THE BASIS POINT

Which Fed Members Want To End Bernanke’s Low Rate Party

Last week, Bespoke Investment Group said this about the impact of quantitative easing (aka Fed bond buying to keep rates low) on stocks, mortgage bonds (MBS), and the broader economy:

With the Fed continuing to pump $85 billion in liquidity into the markets on a monthly basis, one would expect the party in equities and most areas of fixed income to keep going. The big question is what happens when the music stops. The chart below is one we have shown several times over the last few years and basically compares the Fed’s balance sheet to the S&P 500. As the size of the Fed’s balance sheet increases, the S&P 500 has risen, and each time the Fed paused, equities declined. Based solely on the last four years, investors have every right to be looking over their shoulders to make sure the Fed is still there.

SP500_vs_Fed_MBS_Treasury_Holdings

While the outlook for the Financial markets once the Fed starts to try and exit is uncertain, we think the time for them to exit will come later rather than sooner. Going back to 1930, the average annual growth rate of the US economy has been 3.3%, but the last time the economy even grew by 3% in a given year was in 2005, which was the year Bernanke became Fed Chairman. At seven years and counting, Bernanke has presided over the longest stretch of sub 3% growth ever. With a record like that, we wouldn’t expect him to pull the plug until he is extremely confident that the US economy will see 3% growth.

Lower GDP in the Bernanke era is certainly a good rationale for why the Fed might hold steady on QE. But Bernanke is known for his consensus management style, and there’s growing dissent in the Fed ranks on when to wind down QE—or at least signal a wind down. Rates rose last week as bond markets were rattled by such signals.

Tuesday, I noted 3 QE wind down signals that were driving bonds lower and rates higher, then Thursday Bloomberg reported that 3 Fed officials want less MBS buying:

…Dallas Federal Reserve Bank President Richard Fisher said today buying mortgage bonds risks disrupting the market, while Philadelphia Fed President Charles Plosser said, “it’s not good for the bank to be holding lots of mortgage paper.” Jeffrey Lacker of Richmond said to reporters yesterday the Fed should “get out of the credit allocation business.”

… “When refinancing activity eventually shifts down, the Fed could soon be buying up to 100 percent of MBS issuance if the current purchase program continues,” Fisher said today in a speech in Houston. “Buying such a high share of gross issuance in any security is not only excessive, but also potentially disruptive to the proper functioning of the MBS market.”
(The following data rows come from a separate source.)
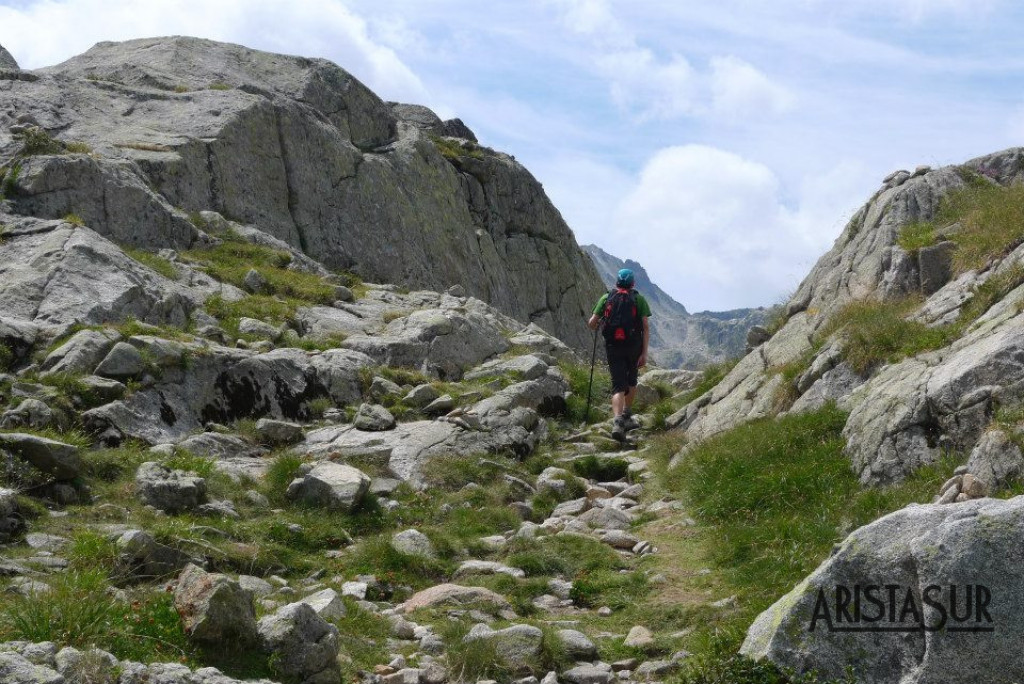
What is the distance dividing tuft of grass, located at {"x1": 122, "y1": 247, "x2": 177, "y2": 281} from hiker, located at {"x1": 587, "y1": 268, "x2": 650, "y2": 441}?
10580mm

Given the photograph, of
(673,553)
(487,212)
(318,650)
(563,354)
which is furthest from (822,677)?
(487,212)

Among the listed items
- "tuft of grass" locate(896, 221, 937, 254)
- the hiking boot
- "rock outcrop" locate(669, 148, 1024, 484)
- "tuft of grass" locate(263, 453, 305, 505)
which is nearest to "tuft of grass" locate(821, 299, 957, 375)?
"rock outcrop" locate(669, 148, 1024, 484)

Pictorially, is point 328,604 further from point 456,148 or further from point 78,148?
point 456,148

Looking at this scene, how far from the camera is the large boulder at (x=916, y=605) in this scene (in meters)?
7.25

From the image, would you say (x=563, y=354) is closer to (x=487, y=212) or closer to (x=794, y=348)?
(x=794, y=348)

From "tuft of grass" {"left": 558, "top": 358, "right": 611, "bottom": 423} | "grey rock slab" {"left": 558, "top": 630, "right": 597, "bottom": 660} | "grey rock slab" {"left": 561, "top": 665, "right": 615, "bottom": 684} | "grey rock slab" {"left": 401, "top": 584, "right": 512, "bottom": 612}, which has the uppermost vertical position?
"tuft of grass" {"left": 558, "top": 358, "right": 611, "bottom": 423}

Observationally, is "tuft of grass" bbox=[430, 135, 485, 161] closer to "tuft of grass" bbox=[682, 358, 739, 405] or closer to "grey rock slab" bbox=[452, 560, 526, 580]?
"tuft of grass" bbox=[682, 358, 739, 405]

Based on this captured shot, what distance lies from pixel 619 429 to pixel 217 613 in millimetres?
12913

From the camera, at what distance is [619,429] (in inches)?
787

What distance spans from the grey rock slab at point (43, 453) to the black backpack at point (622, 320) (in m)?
11.0

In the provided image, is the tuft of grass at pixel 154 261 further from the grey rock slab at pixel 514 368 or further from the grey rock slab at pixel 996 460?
the grey rock slab at pixel 996 460

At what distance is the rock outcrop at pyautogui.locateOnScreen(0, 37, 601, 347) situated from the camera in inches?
1027

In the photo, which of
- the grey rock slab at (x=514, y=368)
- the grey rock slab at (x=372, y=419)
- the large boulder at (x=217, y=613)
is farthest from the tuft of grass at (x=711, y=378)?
the large boulder at (x=217, y=613)

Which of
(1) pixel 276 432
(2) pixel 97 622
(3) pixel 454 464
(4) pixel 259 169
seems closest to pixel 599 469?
(3) pixel 454 464
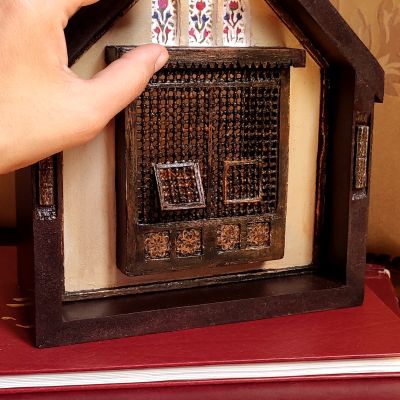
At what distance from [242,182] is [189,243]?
0.31 ft

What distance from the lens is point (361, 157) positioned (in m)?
0.91

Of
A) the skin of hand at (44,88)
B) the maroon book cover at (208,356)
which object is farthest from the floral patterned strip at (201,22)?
the maroon book cover at (208,356)

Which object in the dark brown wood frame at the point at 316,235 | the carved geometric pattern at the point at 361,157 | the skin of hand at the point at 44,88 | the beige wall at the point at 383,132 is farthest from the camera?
the beige wall at the point at 383,132

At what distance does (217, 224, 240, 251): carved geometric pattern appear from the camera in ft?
2.93

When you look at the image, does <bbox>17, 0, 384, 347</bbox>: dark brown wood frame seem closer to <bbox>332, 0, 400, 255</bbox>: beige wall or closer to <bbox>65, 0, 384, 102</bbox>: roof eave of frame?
<bbox>65, 0, 384, 102</bbox>: roof eave of frame

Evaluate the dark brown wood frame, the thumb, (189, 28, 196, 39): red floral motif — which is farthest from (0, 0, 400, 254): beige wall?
the thumb

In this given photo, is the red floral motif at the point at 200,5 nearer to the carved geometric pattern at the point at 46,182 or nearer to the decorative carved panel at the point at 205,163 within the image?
the decorative carved panel at the point at 205,163

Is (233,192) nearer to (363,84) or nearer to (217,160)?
(217,160)

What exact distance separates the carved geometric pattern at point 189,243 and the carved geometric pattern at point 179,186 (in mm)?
35

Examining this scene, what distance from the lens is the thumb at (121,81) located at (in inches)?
29.1

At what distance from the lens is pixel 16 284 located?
0.99 meters

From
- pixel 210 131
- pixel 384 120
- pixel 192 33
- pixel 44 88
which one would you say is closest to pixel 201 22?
pixel 192 33

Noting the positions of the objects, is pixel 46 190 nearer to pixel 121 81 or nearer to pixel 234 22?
pixel 121 81

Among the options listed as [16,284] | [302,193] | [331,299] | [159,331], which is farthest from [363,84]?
[16,284]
… Lacker said yesterday the central bank should reinvest the principal from its mortgage bond holdings into Treasuries. “That would be a really reasonable step to contemplate at this point given the strength in the housing market right now,” he said to reporters in Baltimore.

… Plosser said today in a Bloomberg Television interview he “would like to see us get out of mortgage-backed securities.”
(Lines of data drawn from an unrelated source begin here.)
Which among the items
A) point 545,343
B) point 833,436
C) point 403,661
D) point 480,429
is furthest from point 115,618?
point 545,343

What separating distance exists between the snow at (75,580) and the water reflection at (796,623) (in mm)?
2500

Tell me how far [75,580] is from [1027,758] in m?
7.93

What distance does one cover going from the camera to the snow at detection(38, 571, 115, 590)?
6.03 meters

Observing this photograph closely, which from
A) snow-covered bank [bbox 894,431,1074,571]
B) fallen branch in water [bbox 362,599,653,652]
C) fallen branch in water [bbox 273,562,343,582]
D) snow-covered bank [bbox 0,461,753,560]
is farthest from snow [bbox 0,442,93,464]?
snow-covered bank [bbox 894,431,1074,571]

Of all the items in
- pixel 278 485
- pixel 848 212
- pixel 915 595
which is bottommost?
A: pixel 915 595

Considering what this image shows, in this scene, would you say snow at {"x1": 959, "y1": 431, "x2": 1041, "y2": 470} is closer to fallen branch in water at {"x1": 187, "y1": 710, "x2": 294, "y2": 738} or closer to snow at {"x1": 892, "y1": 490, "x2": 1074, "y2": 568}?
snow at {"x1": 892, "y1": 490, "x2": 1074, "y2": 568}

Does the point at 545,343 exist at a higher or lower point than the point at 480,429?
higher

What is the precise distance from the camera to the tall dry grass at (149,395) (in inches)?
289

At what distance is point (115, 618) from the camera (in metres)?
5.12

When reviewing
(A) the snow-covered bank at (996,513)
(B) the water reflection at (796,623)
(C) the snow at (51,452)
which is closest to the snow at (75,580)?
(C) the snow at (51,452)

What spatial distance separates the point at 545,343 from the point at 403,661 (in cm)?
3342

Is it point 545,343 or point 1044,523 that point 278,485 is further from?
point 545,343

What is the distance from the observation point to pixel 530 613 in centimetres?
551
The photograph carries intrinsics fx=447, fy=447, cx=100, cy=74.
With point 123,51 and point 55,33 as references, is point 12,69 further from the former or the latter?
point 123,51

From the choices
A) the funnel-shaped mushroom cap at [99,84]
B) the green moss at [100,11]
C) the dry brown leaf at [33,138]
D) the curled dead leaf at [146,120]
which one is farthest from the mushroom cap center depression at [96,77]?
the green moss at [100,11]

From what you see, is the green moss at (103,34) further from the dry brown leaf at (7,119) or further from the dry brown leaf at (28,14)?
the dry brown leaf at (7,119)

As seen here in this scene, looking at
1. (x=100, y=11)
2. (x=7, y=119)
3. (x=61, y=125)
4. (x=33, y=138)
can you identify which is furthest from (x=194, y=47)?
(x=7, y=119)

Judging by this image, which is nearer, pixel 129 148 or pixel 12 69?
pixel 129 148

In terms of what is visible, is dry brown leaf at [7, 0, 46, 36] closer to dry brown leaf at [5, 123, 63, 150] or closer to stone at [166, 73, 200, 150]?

… Fisher said in response to audience questions he wants to see the central bank’s balance sheet eventually returned to an all-Treasuries portfolio. While Fisher has been one of the most outspoken opponents to bond buying among Fed officials, he said in February he didn’t want to stop purchases “cold turkey,” which could destabilize the market.

…“The housing market is on a self-sustaining path and does not need the same impetus we have been giving it,” Fisher said today to the National Association for Business Economics in Houston. With the success of continued buying “questionable,” he said, “I think we can rightly declare victory on the housing front and reel in — or dial back — our purchases, with the aim of eliminating them entirely as the year wears on.”
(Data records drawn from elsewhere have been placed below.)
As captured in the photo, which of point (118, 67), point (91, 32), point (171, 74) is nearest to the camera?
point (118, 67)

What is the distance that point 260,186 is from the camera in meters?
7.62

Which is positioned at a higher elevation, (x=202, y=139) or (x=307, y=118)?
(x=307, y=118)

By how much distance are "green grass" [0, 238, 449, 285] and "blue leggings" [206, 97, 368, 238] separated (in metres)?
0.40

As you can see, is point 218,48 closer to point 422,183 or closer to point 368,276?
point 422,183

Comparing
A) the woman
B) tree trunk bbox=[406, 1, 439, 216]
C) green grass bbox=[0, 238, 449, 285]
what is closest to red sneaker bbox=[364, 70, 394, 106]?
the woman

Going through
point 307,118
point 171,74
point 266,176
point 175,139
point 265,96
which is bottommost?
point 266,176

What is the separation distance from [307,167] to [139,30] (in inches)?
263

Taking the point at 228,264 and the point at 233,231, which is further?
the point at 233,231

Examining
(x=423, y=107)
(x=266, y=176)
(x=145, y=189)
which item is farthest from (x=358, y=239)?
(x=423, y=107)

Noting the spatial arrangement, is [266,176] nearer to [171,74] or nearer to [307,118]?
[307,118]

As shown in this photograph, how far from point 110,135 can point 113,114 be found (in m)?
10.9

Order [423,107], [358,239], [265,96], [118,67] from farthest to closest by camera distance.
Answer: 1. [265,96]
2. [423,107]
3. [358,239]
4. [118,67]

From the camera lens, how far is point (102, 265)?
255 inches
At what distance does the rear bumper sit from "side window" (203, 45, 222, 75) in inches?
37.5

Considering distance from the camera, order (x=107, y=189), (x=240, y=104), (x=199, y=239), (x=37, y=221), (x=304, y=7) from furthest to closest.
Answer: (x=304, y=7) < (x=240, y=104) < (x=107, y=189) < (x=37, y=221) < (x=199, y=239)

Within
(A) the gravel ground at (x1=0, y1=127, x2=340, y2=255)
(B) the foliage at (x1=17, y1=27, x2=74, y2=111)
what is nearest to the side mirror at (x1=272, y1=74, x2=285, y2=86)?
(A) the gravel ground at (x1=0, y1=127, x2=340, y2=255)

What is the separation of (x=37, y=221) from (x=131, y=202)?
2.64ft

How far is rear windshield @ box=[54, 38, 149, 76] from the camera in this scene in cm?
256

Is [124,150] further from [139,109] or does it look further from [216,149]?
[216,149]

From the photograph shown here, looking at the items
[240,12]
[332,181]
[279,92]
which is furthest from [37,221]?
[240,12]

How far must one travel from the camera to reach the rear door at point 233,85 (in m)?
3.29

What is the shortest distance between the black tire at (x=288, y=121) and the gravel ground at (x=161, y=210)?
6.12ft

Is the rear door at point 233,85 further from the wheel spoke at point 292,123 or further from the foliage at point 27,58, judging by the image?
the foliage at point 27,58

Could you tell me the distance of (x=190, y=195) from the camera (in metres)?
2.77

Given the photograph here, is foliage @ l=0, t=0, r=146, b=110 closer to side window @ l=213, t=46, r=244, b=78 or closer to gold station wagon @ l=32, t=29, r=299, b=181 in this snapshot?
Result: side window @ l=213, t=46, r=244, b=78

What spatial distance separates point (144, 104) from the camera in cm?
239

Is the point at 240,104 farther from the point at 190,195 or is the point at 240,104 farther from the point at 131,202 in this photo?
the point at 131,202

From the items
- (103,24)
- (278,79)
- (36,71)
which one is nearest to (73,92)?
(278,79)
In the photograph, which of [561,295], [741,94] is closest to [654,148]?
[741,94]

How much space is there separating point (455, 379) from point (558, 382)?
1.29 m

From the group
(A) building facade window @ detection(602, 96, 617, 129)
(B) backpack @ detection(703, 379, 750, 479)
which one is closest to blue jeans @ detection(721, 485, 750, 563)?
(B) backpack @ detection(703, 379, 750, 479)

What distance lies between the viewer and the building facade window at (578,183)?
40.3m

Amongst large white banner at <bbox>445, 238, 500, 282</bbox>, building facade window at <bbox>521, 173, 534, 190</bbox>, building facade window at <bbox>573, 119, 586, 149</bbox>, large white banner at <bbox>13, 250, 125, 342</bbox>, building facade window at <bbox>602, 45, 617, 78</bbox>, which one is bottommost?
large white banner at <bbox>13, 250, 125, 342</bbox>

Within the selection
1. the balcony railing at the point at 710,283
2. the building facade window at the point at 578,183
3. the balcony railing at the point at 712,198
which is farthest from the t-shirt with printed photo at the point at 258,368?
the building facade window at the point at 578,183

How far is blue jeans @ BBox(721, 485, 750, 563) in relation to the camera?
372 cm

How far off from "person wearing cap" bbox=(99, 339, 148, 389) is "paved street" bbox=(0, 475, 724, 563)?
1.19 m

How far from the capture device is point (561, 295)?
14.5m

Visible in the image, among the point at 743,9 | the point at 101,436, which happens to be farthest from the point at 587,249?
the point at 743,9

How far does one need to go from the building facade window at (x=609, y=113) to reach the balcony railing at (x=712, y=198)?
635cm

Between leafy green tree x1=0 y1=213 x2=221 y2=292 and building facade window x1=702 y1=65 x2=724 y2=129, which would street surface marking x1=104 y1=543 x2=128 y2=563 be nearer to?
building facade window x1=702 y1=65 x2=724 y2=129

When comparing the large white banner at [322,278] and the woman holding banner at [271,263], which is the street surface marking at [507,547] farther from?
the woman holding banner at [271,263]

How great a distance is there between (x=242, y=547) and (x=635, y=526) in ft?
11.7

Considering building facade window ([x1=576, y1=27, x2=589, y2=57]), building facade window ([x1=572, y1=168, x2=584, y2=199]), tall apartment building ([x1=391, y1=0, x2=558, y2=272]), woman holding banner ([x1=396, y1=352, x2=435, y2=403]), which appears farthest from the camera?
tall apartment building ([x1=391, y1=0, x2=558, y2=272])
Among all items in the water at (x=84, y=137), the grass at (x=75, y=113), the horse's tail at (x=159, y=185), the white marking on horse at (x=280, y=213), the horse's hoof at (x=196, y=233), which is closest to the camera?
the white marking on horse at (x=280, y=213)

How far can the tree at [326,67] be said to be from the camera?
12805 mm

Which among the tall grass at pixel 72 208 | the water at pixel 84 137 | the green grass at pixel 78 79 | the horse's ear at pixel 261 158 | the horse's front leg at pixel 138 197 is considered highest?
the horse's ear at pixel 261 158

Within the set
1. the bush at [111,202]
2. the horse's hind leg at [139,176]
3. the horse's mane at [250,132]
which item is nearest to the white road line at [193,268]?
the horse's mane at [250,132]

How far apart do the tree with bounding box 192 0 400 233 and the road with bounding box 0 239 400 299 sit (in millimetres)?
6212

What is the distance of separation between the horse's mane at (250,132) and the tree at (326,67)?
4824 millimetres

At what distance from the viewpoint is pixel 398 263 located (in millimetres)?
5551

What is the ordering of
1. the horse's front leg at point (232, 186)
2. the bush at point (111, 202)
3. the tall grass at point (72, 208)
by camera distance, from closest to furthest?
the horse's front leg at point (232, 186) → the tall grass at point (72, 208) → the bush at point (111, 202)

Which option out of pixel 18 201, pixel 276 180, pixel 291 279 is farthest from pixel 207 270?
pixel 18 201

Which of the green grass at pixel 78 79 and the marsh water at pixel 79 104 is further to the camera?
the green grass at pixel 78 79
All relevant arguments for less QE (especially with respect to MBS, which directly impact mortgage rates) so it’s easy to think this counters Bespoke’s theory that QE will come “later rather than sooner.” But it actually supports it because these three Fed officials don’t get policy votes on the FOMC this year—voting FOMC members rotate (schedule) so Plosser and Fisher are alternates this year and will rotate back into voting roles next year, and Lacker won’t rotate in until 2015.

So it might take until next year for Fed Exit chatter to become policy.

Meanwhile, the 2013 votes indicate full tilt QE. On the surface anyway. At the May 1 FOMC meeting, 11 members voted in favor of current agressive QE policy and 1 voted against. We’ll get more details of what those voting members really think this coming Wednesday, May 22 when the minutes from that meeting are released. Market participants parse those minutes for the slightest hints of doubt coming from FOMC members who keep voting for more QE.

Until then, we could see more defensiveness in MBS, which means elevated rate levels.